Post by jriccitelli » Sun Jun 29, 2014 10:24 am

Welcome Dizerner (Discerner), and welcome to disagreeing with people you agree with :)
Since two of the Godhead have given up the official role of the Father, they would no longer carry the formal designation of the role of God, just the substance of him.
You are right that they are of the same substance (they are One), but the roles I am sure are primarily for our anthropomorphic understanding of our God, and do not take away from the equality that scripture demands of any part or essence of God. This argument was the Subordinationalists position, in trying to define the roles or distinction of one from the other the Subordinationalists veer off into polytheism, or tritheism.
In this system the Spirit and the Son have a facilitating role to worship the Father. Christ clearly said the Father is the one seeking worship. I know this doesn't prove anything, but it's a description of our relationship to the Trinity and I'm content with it.
I am content with it also, because (like you allude to) it is how God breaks down 'our relationship' with God (God being them). But not to the division of the Godhead into actual lesser roles or parts, they are all spoken of in different places as 'equal' with 'God', the scriptural foundation for Gods Oneness, and the no-other option for us to include Jesus as being from, like and equal to God, unless He is God.
I would say my position cannot be proven from Scripture, but for me is heavily inferred
Inferred is the Word. As some repeat here; Jesus should have just come out and said that 'I am God'. I was trying to point out to Brenden (and as well in regards to a few other doctrines around here), that God has concealed Himself from man ever since Eden, and is now speaking only through His Word and testing our hearts and souls as to whether we 'believe' His Word.

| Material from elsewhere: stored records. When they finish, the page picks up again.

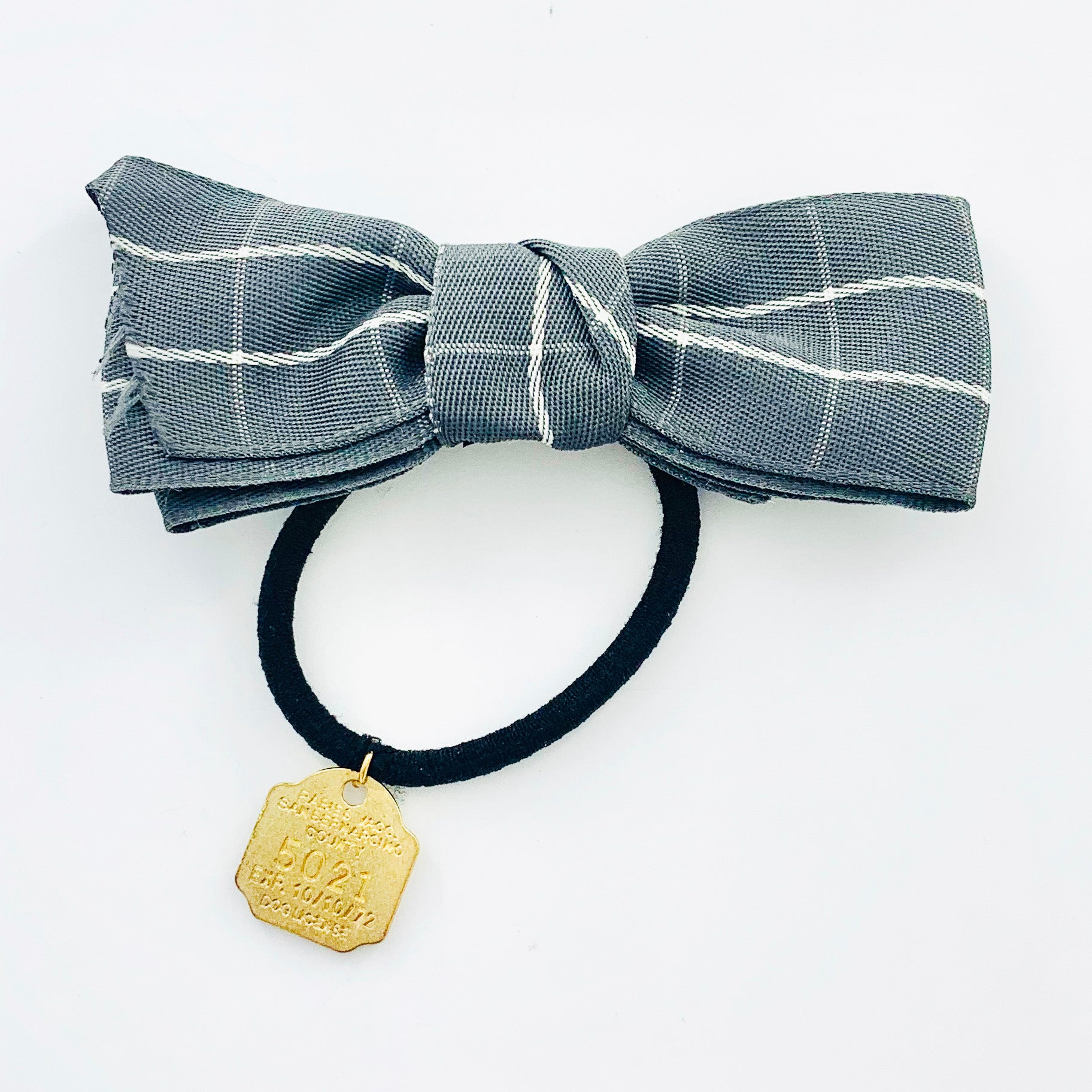 Hair tie with grey fabric ribbon and gold charm detail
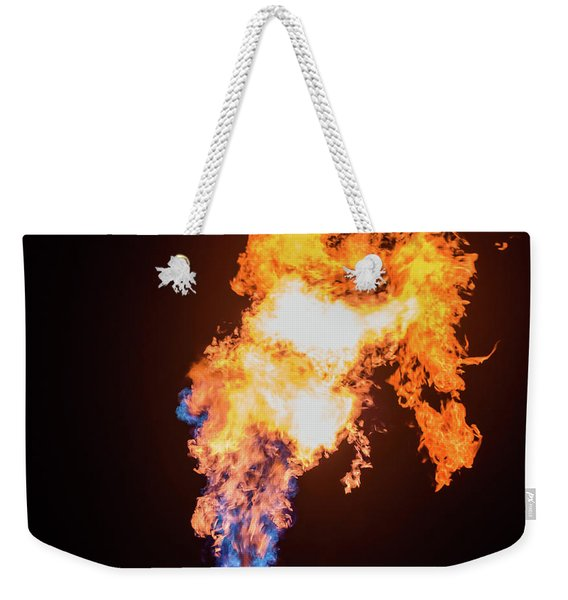 Weekender Tote Bag featuring the photograph Dragon Breath by Dheeraj Mutha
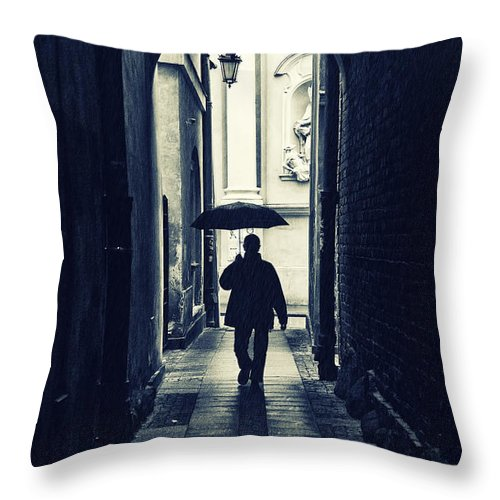 Weather Throw Pillow featuring the photograph Walking In The Rain by Jaroslaw Blaminsky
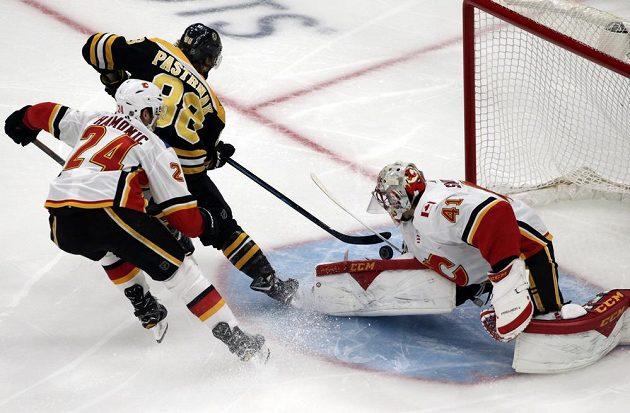 Český útočník Bostonu David Pastrňák zkouší překonat brankáře Calgary Mikea Smithe (41) v utkání NHL.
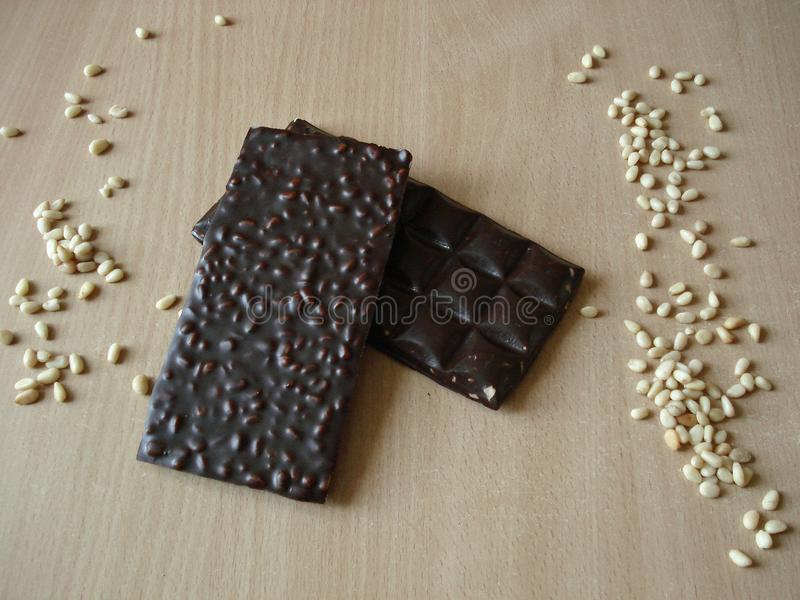 Bitter chocolate with pine nuts. Cedar nut near the chocolate bar. royalty free stock images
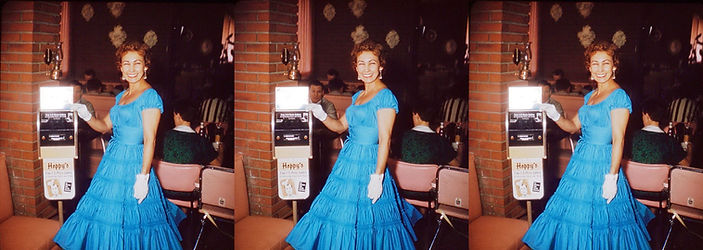 Woman_in_tiered_blue_dress_standing_next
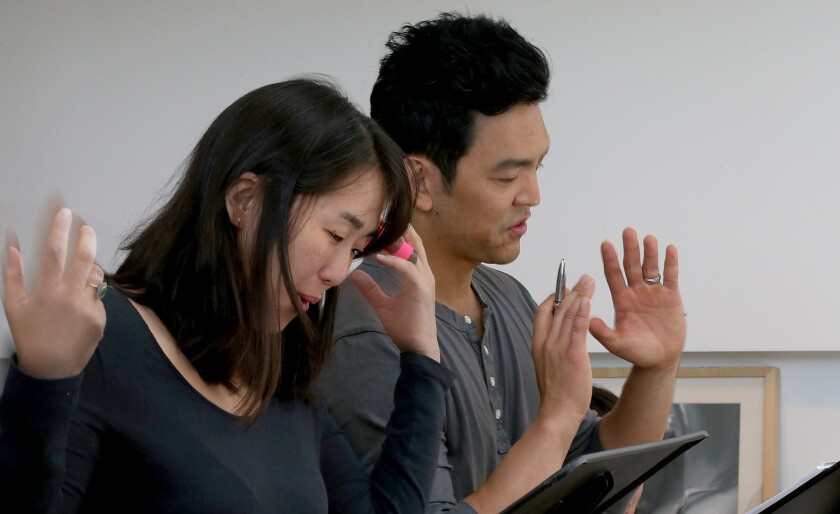 Actors Kerri Higuchi and John Cho during a recent reheasal. Artist at Play also holds a summer salon in which plays usually cast with white actors are presented as staged readings with Asian actors.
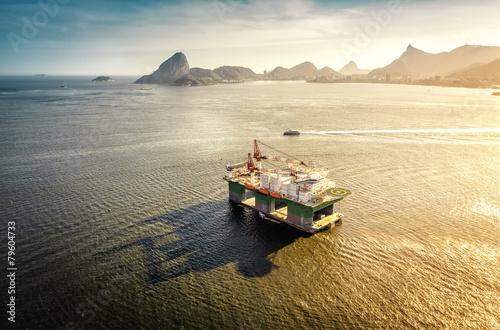 Oil drilling rig against panorama of Rio De Janeiro, Brazil - 79604733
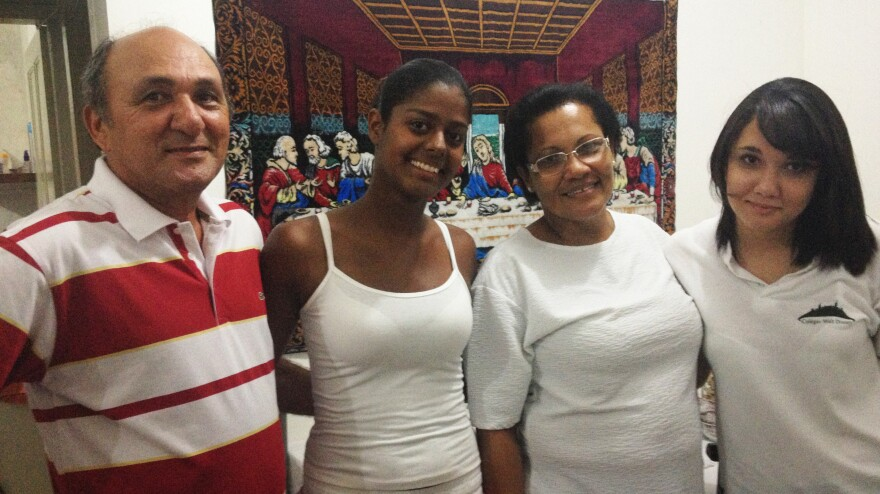Roberto de Carvalho (left), who maintains a truck fleet in Recife, Brazil, is shown here with his daughter Sandra, 22, wife Enilda and daughter Susana, 16. The family makes just enough to belong the rapidly expanding ranks of the country's middle class, though they still can't afford a house or even a car.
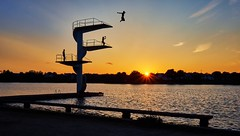 3-2-1 Action, Norway (Vest der ute) Tags: xt2 norway rogaland haugesund water waterscape landscape divingtower people sunset sunstar sky clouds outdoor silhouettes lake fav25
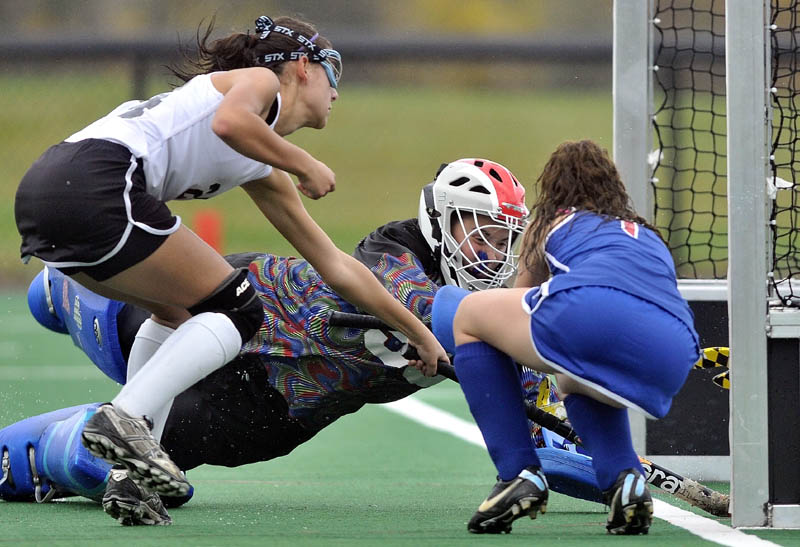 SCORE THE GOAL: Skowhegan's Rylie Blanchet, left, scores a goal on Mt. Ararat goalie Taylor Pare, center, while Paige Perry, right, tries to defend during the Indians 11-0 win in the Eastern A regional semifinals Saturday at Colby College in Waterville.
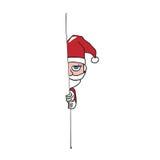 Santa kryjówka za ściennym kreskówka rysunkiem Fotografia Stock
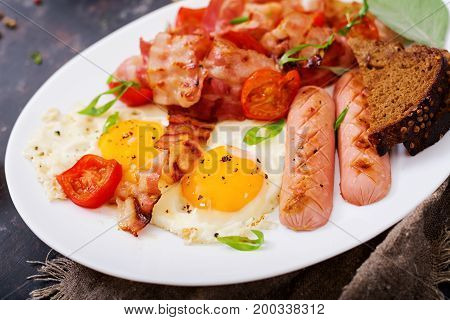 English Breakfast - Fried Egg, Sausage, Tomatoes, Bacon And Toast.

God could come right out and reveal Himself to the world by, well by revealing Himself to us in the sky. Just the idea of man being able to 'see' all of God is really ridiculous because He is super magnificent and as big as the Universe. So it is with Gods incarnation (the revelation of God to man), we cannot 'see' God, so God 'must' take on a 'form' that allows us to perceive 'something' of His being. Yet at the same time we also have believed that our sins have separated us from our God, thus God has preserved the covering of His being in the form of Jesus, and further more covered himself with the sacrifice of His Self. We cannot look upon God and live without the covering of His own blood. If Jesus were separate from God, we would be able to look upon God without looking at the Son. Thus it is not possible to look upon God without looking at Jesus (because we are holy indifferent to God, and He is holy indifferent to us). I see Gods great wisdom in this, the eternal reminder of our indifference to Him, of His great sacrifice for us, all rolled up in One perfect revelation of Himself to us.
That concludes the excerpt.